The move leaves the future of the carrier’s operations in Israel unclear and comes with no formal announcement from the airline on whether flights might resume.

According to Maariv, Tel Aviv has been completely removed from the list of destinations on Ryanair’s website, rather than simply marked as suspended.

The change reinforces the company’s earlier decision to freeze all Israeli operations until at least summer 2026, and strengthens concerns in the Israeli aviation market that Ryanair has no concrete plans to resume service.

The company has not issued any new public statement about a permanent withdrawal from Israel, beyond its earlier notifications about suspending flights for the coming winter season. For now, Israeli passengers searching the site will not find Tel Aviv among Ryanair’s destinations at all.

Travellers at Ben Gurion International Airport, October 23, 2025.
Travellers at Ben Gurion International Airport, October 23, 2025. (credit: NATI SHOHAT/FLASH90)

Slots, Terminal 1, and regulatory uncertainty

Ryanair has previously attributed the suspension of its Israel flights to two main factors: the lack of approved slots for the summer 2026 season at Ben-Gurion Airport and uncertainty over the continued operation of Terminal 1, Maariv reported.

The airline stressed that without regulatory clarity on slot allocation and terminal usage, it could not plan its medium-term activity in the Israeli market.

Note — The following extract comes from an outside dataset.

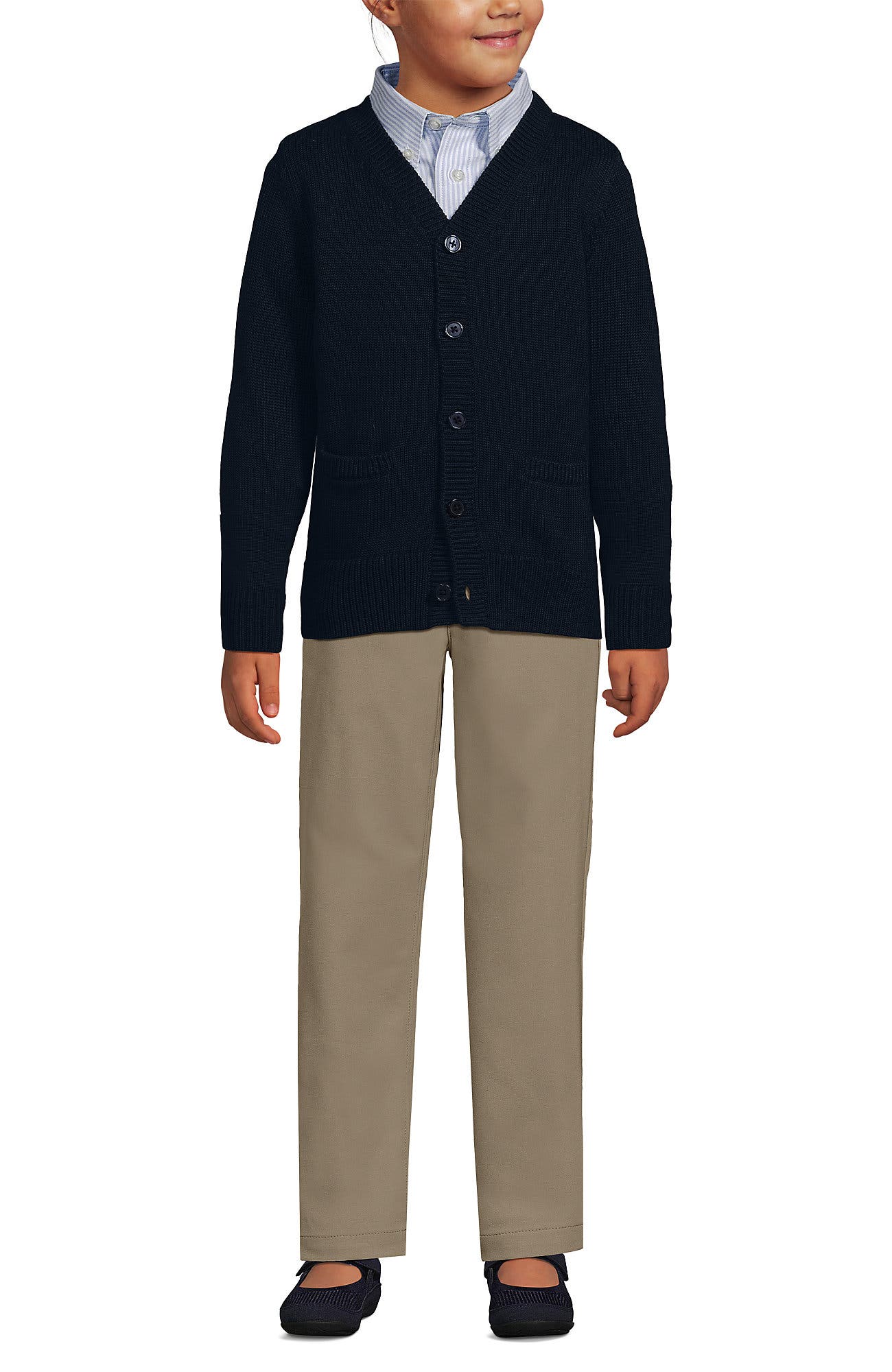 Classic Navy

The freeze ahead of winter 2025–2026 led to the cancellation of about 22 direct routes and the loss of roughly one million seats that had been planned for that season, according to the report. That decision significantly reduced low-cost options on several popular European routes from Tel Aviv, adding pressure on the remaining carriers.

Ryanair’s latest step follows months of escalating tension with Israel’s aviation authorities. In late September, The Jerusalem Post reported that the airline would not resume Tel Aviv operations for the winter, saying slot delays and the closure of Terminal 1 had made its Israel program unworkable, while Ben-Gurion Airport rejected that claim and accused the airline of mismanaging its own schedule.

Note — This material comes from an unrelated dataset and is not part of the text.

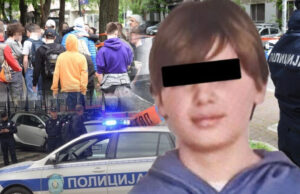 Момчето од „Рибникар“: „Да го немав пиштолот на татко ми, немаше да го направам масакрот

In that report, Ryanair confirmed it was scrapping 22 winter routes to Tel Aviv and shifting capacity to other markets, signaling that Israel had fallen sharply in its internal priorities. The current removal of Tel Aviv from the carrier’s destination map appears to cement that shift, at least for the coming seasons.

Will Ryanair return to Israel?

In September, Ryanair had already warned that it might not return to Israel at all, urging Jerusalem to “get its act together” on aviation regulation and airport operations, according to a separate Jerusalem Post report.

Earlier in the year, the airline also said it had been “forced” to cancel flights to Israel due to circumstances beyond its control, highlighting the security situation and operational challenges foreign airlines faced when flying to Ben-Gurion.

At the same time, other foreign airlines have gradually restored service to Israel following periods of tension and temporary suspensions, with at least 14 carriers announcing a resumption of operations earlier this year.

For now, however, Ryanair’s complete removal of Tel Aviv from its destination map, coupled with the cancellation of 22 routes and about one million planned seats, underlines the scale of its pullback from the Israeli market.